Lawrence Alonzo Megargee was born and raised in Philadelphia, Pennsylvania. The documentation on the precise date of Megargee’s birth ranges from 1883 to 1900. At the age 13 he ran away from his upper class family and travelled west to Arizona, working as cowboy painter, illustrator, free-lance cowboy, exhibition roper, poker dealer, and bronco buster.

Later, Megargee went east again where he studied art in Philadelphia at the Pennsylvania Academy of the Fine Arts, and in New York at the National Academy of Design, Art Students League, Pratt Institute Art School, Cooper Union Art School and Grand Central Art School.

Megargee returned to Arizona, living in Cave Creek, Salt River Canyon, Phoenix and, in the last years of his life, Cottonwood, near Sedona. His Phoenix home was later converted to a hotel and dining place called the Hermosa Inn.

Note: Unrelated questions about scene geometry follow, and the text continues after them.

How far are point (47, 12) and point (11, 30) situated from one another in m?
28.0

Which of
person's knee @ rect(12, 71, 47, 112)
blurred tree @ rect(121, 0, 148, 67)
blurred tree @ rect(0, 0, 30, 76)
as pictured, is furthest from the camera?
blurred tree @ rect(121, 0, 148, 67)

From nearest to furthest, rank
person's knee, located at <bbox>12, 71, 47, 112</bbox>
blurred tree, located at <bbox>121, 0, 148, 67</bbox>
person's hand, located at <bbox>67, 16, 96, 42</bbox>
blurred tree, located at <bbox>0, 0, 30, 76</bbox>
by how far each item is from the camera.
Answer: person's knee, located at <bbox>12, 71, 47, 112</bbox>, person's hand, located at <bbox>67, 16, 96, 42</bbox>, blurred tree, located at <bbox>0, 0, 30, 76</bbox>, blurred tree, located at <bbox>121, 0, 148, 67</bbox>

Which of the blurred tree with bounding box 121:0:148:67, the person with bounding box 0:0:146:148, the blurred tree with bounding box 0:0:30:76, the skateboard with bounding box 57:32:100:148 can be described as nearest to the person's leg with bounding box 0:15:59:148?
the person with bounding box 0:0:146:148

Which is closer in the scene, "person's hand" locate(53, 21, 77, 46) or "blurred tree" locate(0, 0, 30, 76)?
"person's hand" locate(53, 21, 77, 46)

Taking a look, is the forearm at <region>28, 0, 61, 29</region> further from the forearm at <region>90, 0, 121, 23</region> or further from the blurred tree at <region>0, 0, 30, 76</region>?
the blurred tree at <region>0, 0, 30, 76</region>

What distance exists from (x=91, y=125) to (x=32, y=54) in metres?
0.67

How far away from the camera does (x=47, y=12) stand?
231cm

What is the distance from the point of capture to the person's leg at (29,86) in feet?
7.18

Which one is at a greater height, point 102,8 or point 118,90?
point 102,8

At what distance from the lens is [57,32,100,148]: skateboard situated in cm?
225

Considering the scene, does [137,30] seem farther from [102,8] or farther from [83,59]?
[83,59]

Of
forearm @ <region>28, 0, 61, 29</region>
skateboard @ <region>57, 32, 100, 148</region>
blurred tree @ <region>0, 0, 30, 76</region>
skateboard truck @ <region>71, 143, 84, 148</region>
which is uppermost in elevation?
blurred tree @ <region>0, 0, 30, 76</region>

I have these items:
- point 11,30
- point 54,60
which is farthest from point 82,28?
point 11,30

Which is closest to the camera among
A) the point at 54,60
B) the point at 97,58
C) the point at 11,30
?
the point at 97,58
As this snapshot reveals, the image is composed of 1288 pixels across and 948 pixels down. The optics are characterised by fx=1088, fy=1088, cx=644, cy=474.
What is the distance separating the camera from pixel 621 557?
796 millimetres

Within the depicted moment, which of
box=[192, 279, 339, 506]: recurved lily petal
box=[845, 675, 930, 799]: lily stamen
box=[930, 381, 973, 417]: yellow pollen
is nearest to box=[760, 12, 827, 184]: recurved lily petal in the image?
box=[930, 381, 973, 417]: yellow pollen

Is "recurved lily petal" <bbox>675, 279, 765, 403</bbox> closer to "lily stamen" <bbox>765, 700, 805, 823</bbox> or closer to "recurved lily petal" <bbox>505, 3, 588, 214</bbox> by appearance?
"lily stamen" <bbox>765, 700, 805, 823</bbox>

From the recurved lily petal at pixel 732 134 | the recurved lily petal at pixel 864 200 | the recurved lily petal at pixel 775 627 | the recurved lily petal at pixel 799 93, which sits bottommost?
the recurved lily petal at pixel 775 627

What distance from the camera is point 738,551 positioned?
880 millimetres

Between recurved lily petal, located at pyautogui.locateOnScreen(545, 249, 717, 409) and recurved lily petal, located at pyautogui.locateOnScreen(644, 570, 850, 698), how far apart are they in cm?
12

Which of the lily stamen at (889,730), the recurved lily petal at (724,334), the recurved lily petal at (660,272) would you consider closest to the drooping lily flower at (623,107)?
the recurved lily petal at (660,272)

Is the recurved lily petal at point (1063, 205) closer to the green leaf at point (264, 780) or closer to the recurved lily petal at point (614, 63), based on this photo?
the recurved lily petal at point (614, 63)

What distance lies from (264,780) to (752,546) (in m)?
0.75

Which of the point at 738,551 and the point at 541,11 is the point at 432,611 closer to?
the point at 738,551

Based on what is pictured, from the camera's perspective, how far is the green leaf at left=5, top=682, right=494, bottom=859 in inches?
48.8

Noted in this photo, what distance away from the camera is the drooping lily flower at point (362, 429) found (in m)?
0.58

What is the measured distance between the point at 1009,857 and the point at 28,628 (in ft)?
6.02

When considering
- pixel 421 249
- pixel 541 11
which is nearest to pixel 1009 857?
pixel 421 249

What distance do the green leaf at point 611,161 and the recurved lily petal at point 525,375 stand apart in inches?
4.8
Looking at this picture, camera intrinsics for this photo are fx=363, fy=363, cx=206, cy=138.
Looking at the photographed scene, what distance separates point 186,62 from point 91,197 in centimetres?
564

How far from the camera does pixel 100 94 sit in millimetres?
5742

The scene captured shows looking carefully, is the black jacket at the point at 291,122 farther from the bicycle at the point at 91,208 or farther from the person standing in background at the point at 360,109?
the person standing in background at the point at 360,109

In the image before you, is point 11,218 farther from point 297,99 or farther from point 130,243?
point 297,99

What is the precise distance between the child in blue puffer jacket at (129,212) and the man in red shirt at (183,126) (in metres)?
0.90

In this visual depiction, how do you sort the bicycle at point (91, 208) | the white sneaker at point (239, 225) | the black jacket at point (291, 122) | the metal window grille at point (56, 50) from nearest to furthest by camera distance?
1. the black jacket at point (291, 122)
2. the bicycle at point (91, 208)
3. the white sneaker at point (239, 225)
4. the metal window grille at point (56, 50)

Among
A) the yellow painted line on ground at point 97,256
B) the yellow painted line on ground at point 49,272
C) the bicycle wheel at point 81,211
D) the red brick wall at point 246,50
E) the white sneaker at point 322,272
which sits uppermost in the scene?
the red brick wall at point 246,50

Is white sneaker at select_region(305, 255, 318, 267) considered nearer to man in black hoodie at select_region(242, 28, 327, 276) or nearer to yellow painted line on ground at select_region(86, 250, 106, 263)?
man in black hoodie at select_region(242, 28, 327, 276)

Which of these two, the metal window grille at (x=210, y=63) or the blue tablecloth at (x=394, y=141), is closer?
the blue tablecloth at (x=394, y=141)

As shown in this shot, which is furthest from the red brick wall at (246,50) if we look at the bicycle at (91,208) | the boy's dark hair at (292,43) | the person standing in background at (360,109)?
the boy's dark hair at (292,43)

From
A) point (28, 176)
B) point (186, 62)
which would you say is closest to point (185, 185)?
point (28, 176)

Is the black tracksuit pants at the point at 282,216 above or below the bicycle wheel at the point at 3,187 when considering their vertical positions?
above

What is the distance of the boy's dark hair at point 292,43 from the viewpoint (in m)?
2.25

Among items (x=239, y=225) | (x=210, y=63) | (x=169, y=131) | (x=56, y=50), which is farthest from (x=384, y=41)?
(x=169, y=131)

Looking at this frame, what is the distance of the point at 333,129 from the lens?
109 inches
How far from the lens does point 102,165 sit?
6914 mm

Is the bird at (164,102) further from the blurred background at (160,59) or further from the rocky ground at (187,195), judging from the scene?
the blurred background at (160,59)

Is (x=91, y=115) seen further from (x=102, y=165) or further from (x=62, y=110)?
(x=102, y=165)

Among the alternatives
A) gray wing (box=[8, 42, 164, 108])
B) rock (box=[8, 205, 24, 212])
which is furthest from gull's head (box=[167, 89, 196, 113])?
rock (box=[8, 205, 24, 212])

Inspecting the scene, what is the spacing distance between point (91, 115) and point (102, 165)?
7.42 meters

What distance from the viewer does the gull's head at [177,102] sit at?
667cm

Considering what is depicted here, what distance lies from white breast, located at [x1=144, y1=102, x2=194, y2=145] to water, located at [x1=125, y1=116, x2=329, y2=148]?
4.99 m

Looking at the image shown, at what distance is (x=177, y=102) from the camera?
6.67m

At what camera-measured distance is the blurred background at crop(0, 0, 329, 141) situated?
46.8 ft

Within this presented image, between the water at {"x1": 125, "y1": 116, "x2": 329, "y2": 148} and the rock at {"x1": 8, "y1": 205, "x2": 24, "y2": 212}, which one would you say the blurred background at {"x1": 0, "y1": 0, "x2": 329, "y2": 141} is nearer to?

Megargee was a ranch owner and also painted the places he loved and the cowboy life he admired. By 1910, he was among the earliest resident artists, and was probably the best known artist in Arizona. His name was first associated with a landscape series of 15 large murals for the Capitol Building, newly constructed just after Arizona became a state in 1912. Another one of his paintings, Elemental, was the first painting by an artist living in Arizona to be acquired for the Municipal Collection of Phoenix. These works were chosen from entries in the State Fair, where he continued to win prizes for figure and landscape painting.

From 1911 to 1953, Megargee did numerous commission works for the Santa Fe Railroad, including a work titled Navajos Watching a Santa Fe Train. Between 1915 and 1930, he also painted in the Los Angeles area of California where he had entries in the California State Fair, and where he worked for several newspapers and later at the old Lasky (Paramount) Studio, heading up the art department.

Megargee’s work is held in the collections of the Museum of New Mexico in Santa Fe, Arizona Capitol Building, Museum of Northern Arizona in Flagstaff, Arizona Historical Society in Tucson, Santa Fe Railway Collection and the Hubbell Trading Post National Historic Site in Ganado, Arizona. His paintings are also in the inventory of American Paintings at the Smithsonian Institution.

Megargee was an illustrator for The Spur, Country Life and Sportsman Magazine. He became best known for his illustrations for ads for Arizona Brewing Company featuring humorous aspects of cowboy life.